• [Given request]
Copy the material word for word, starting at the line that contains "Which does point" and continuing through the end of the material, both ends included. Leave out the pictures.

• [Task material]

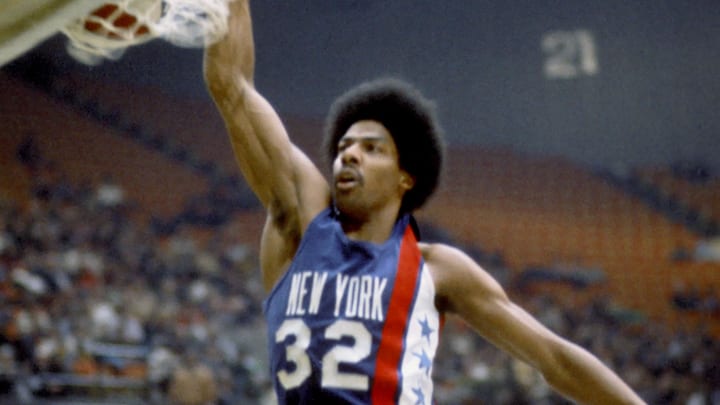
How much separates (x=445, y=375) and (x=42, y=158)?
23.3ft

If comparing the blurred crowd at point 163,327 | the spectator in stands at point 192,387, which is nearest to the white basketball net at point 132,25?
the blurred crowd at point 163,327

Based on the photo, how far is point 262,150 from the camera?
2857 mm

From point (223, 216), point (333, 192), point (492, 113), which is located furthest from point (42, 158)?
point (333, 192)

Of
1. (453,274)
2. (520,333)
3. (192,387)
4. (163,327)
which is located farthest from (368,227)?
(163,327)

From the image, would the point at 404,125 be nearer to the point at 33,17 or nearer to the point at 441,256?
the point at 441,256

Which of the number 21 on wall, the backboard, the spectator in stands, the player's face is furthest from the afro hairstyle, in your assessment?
the number 21 on wall

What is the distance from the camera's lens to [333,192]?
2996 millimetres

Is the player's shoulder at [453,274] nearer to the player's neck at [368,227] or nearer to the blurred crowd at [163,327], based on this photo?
the player's neck at [368,227]

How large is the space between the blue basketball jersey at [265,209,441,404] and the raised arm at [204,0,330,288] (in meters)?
0.07

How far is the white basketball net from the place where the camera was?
2.35 metres

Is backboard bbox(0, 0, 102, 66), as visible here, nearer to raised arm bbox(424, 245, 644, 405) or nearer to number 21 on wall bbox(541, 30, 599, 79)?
raised arm bbox(424, 245, 644, 405)

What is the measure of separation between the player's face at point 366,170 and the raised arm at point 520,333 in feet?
0.76

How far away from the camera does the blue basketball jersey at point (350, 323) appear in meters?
2.65

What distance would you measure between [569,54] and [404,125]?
568 inches
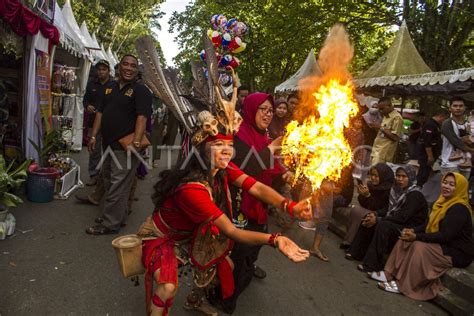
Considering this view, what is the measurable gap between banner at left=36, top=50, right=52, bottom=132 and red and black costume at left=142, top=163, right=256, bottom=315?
4.98 m

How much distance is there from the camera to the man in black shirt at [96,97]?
6.79 metres

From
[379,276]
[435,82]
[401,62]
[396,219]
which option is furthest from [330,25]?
[379,276]

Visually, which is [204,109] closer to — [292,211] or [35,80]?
[292,211]

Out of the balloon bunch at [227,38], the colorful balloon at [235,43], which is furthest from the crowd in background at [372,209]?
the colorful balloon at [235,43]

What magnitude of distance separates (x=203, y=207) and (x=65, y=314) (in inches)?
63.1

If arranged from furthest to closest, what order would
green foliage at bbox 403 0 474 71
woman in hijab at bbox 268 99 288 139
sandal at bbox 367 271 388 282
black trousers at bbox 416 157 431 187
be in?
green foliage at bbox 403 0 474 71 → black trousers at bbox 416 157 431 187 → woman in hijab at bbox 268 99 288 139 → sandal at bbox 367 271 388 282

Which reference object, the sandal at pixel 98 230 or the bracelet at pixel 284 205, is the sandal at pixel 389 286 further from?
the sandal at pixel 98 230

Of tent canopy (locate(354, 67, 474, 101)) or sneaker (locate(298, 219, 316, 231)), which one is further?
tent canopy (locate(354, 67, 474, 101))

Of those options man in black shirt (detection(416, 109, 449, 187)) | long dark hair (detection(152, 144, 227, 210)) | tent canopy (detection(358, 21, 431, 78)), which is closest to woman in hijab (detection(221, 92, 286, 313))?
long dark hair (detection(152, 144, 227, 210))

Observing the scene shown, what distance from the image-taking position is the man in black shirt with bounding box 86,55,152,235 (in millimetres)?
4617

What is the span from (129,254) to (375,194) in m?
3.61

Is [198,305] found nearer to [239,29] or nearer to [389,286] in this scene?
[389,286]

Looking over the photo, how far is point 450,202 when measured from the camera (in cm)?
412

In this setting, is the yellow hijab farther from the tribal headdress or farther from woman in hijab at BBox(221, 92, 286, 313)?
the tribal headdress
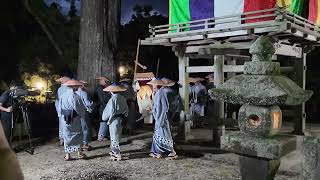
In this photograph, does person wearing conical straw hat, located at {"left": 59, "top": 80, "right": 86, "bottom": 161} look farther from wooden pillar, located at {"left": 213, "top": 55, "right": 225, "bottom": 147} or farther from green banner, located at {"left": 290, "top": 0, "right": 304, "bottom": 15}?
green banner, located at {"left": 290, "top": 0, "right": 304, "bottom": 15}

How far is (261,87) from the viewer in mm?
5438

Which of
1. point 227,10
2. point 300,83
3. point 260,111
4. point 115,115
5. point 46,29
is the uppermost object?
point 46,29

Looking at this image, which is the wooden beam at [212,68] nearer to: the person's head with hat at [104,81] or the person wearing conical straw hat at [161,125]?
the person wearing conical straw hat at [161,125]

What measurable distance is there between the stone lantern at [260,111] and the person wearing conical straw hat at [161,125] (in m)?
3.96

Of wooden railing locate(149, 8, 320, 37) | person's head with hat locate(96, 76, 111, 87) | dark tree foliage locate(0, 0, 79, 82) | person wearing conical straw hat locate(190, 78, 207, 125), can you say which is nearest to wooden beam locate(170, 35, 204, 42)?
wooden railing locate(149, 8, 320, 37)

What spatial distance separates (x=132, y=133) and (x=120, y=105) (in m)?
4.28

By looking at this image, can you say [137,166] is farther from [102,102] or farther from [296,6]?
[296,6]

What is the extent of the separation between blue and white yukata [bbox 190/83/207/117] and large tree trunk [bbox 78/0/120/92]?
14.3 feet

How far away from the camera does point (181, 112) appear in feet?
41.0

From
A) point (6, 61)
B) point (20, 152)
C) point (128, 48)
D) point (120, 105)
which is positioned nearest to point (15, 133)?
point (20, 152)

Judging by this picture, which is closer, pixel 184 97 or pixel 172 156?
pixel 172 156

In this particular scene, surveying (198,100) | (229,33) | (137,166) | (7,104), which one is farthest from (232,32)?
(198,100)

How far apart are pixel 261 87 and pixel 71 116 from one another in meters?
5.40

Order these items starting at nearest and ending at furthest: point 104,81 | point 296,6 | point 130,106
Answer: point 296,6
point 104,81
point 130,106
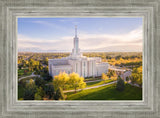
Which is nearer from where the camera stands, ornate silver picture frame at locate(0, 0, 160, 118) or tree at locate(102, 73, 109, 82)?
ornate silver picture frame at locate(0, 0, 160, 118)

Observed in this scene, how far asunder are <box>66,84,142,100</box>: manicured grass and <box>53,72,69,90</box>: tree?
17cm

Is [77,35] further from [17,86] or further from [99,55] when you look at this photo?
[17,86]

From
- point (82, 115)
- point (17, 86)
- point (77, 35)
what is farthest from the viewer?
point (77, 35)

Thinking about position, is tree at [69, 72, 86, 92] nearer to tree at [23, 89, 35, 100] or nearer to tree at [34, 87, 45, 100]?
tree at [34, 87, 45, 100]

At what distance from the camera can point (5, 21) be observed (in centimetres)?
158

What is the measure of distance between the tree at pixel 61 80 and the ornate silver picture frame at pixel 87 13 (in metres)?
0.29

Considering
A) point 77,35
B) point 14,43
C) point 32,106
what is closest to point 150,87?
point 77,35

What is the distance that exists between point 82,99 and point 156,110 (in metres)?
1.02

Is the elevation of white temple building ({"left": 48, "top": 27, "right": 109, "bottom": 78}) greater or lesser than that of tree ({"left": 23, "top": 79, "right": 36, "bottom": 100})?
greater

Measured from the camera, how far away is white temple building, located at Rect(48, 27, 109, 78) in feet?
5.93

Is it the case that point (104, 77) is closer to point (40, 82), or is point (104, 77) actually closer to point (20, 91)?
point (40, 82)

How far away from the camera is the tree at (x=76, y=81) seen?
1807 mm

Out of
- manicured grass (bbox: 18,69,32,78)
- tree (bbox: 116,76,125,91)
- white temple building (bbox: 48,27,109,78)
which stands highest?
white temple building (bbox: 48,27,109,78)

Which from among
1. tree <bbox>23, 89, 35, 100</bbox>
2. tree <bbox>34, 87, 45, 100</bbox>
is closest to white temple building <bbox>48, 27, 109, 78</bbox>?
tree <bbox>34, 87, 45, 100</bbox>
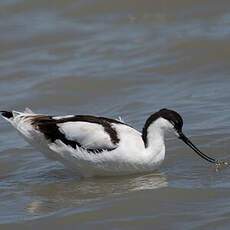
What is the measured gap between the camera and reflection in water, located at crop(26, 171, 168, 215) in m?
8.56

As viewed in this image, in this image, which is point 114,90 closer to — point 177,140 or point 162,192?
point 177,140

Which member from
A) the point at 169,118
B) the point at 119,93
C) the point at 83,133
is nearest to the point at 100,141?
the point at 83,133

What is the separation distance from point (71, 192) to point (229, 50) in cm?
517

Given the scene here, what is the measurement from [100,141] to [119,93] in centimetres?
320

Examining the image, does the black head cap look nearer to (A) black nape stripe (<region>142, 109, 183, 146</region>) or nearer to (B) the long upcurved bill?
(A) black nape stripe (<region>142, 109, 183, 146</region>)

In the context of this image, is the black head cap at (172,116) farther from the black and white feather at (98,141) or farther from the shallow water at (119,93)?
the shallow water at (119,93)

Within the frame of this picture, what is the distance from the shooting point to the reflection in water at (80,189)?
8.56 m

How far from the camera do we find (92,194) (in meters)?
8.90

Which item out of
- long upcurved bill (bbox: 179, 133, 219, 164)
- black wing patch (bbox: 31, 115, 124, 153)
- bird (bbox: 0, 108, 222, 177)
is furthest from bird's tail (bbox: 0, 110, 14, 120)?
long upcurved bill (bbox: 179, 133, 219, 164)

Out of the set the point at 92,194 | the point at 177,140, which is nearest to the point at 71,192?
the point at 92,194

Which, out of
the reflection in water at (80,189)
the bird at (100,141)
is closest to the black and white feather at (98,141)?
the bird at (100,141)

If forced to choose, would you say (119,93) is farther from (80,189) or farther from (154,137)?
(80,189)

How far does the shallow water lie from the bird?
0.15 m

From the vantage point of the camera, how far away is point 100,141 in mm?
9156
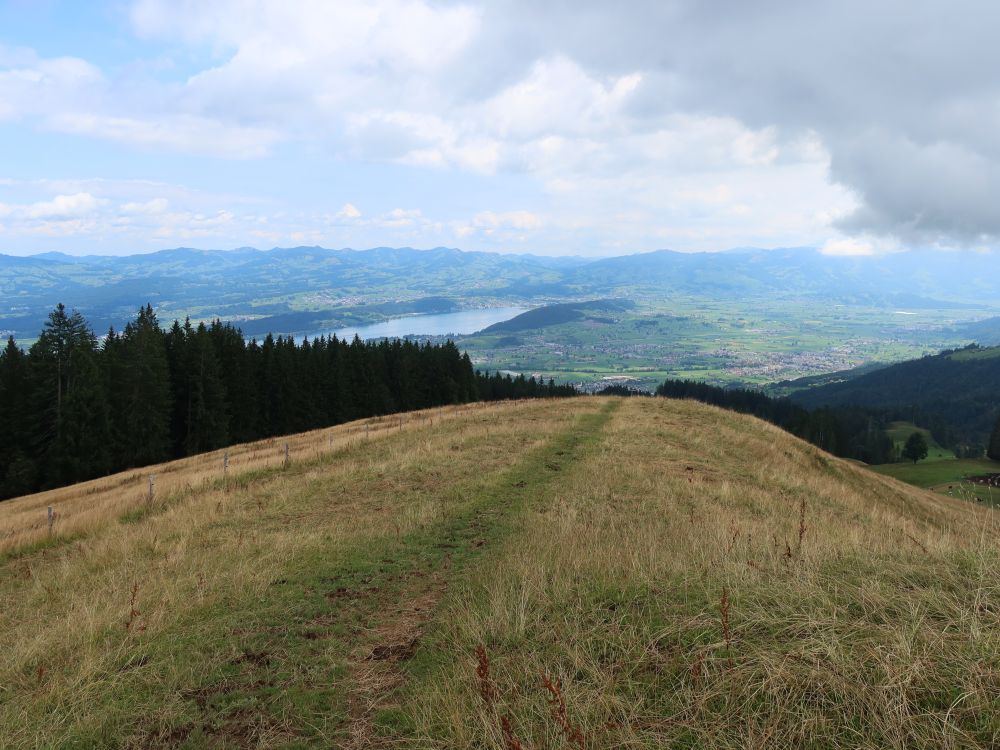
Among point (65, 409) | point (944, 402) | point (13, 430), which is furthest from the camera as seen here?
point (944, 402)

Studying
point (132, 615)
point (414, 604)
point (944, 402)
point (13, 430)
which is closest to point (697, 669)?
point (414, 604)

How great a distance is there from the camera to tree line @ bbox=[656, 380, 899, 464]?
97438 millimetres

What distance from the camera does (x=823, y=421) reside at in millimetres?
98375

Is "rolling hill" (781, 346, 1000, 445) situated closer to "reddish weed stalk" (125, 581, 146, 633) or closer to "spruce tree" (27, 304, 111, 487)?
"spruce tree" (27, 304, 111, 487)

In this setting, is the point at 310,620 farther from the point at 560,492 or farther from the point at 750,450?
the point at 750,450

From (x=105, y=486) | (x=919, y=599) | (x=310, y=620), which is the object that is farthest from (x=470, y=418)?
(x=919, y=599)

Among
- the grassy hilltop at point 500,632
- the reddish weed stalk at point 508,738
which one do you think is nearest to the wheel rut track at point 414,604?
the grassy hilltop at point 500,632

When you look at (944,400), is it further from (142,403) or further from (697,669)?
(697,669)

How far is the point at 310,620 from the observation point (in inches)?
305

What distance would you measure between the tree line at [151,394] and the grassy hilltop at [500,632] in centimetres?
4063

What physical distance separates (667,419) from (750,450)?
6103 millimetres

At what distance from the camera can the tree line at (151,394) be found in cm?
4553

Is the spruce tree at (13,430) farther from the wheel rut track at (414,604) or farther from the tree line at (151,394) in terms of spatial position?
the wheel rut track at (414,604)

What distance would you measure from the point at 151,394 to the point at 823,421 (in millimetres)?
109005
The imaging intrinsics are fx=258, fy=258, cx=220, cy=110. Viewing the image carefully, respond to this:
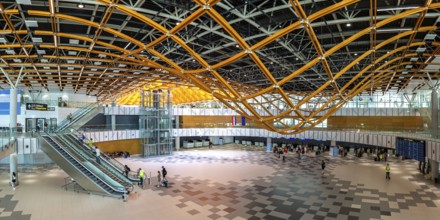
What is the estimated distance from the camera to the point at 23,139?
24953 mm

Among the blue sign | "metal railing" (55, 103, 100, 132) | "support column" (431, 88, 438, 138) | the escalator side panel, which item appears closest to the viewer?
the escalator side panel

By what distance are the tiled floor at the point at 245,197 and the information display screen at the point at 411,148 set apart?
3.00 m

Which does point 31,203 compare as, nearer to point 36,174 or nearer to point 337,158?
point 36,174

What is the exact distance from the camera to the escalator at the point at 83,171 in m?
23.5

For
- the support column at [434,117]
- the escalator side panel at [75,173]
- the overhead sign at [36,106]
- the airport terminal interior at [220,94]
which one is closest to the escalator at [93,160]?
the airport terminal interior at [220,94]

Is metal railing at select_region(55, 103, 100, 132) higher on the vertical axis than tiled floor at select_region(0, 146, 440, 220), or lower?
higher

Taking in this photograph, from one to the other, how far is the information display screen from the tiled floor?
3.00 m

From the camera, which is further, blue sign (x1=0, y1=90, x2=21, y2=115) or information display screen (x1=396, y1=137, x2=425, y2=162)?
blue sign (x1=0, y1=90, x2=21, y2=115)

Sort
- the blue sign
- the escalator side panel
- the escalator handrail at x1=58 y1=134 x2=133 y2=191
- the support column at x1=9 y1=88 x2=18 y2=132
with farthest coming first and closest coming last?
1. the blue sign
2. the support column at x1=9 y1=88 x2=18 y2=132
3. the escalator handrail at x1=58 y1=134 x2=133 y2=191
4. the escalator side panel

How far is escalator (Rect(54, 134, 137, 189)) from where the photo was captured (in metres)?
26.1

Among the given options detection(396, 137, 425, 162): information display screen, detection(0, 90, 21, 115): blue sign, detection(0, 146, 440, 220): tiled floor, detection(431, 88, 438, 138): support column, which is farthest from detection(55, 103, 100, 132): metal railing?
detection(431, 88, 438, 138): support column

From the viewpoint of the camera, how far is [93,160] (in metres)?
27.4

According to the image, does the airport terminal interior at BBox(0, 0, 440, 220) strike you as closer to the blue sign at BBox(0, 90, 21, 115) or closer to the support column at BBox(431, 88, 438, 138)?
the support column at BBox(431, 88, 438, 138)

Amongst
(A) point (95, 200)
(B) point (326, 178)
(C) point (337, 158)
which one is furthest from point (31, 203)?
(C) point (337, 158)
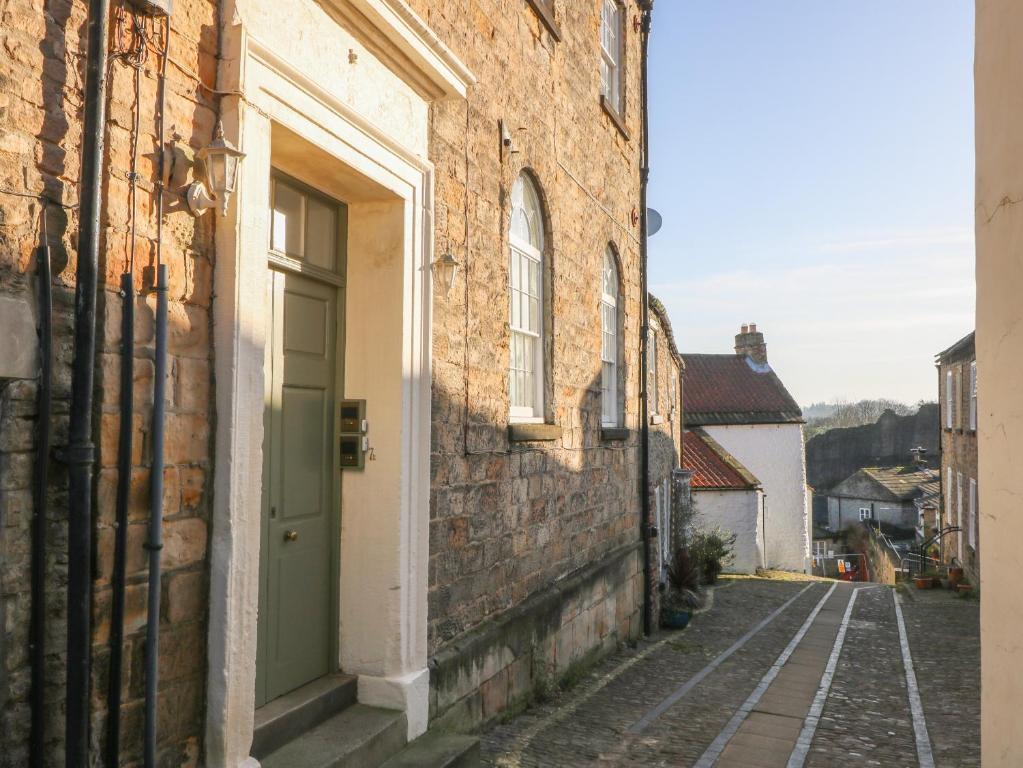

• [Exercise response]
Which does point 31,203 compare as, nearer to point 36,174 or nearer to point 337,158?
point 36,174

What is the exact distance from the camera to the escalator at the point at 83,171 in m?
23.5

For
- the support column at [434,117]
- the escalator side panel at [75,173]
- the overhead sign at [36,106]
- the airport terminal interior at [220,94]
which one is closest to the escalator at [93,160]?
the airport terminal interior at [220,94]

Is metal railing at select_region(55, 103, 100, 132) higher on the vertical axis than tiled floor at select_region(0, 146, 440, 220), or lower?
higher

Taking in this photograph, from one to the other, how far is the information display screen from the tiled floor?
3.00 m

From the camera, which is further, blue sign (x1=0, y1=90, x2=21, y2=115) or information display screen (x1=396, y1=137, x2=425, y2=162)?
blue sign (x1=0, y1=90, x2=21, y2=115)

Sort
- the blue sign
- the escalator side panel
- the escalator handrail at x1=58 y1=134 x2=133 y2=191
- the support column at x1=9 y1=88 x2=18 y2=132
with farthest coming first and closest coming last?
1. the blue sign
2. the support column at x1=9 y1=88 x2=18 y2=132
3. the escalator handrail at x1=58 y1=134 x2=133 y2=191
4. the escalator side panel

How far is escalator (Rect(54, 134, 137, 189)) from where the photo was captured (in metres)?
26.1

Among the given options detection(396, 137, 425, 162): information display screen, detection(0, 90, 21, 115): blue sign, detection(0, 146, 440, 220): tiled floor, detection(431, 88, 438, 138): support column, which is farthest from detection(55, 103, 100, 132): metal railing?
detection(431, 88, 438, 138): support column

From the viewpoint of the camera, how far is [93,160] (in metres)?
27.4

According to the image, does the airport terminal interior at BBox(0, 0, 440, 220) strike you as closer to the blue sign at BBox(0, 90, 21, 115) or closer to the support column at BBox(431, 88, 438, 138)?
the support column at BBox(431, 88, 438, 138)

Amongst
(A) point (95, 200)
(B) point (326, 178)
(C) point (337, 158)
which one is furthest from point (31, 203)?
(C) point (337, 158)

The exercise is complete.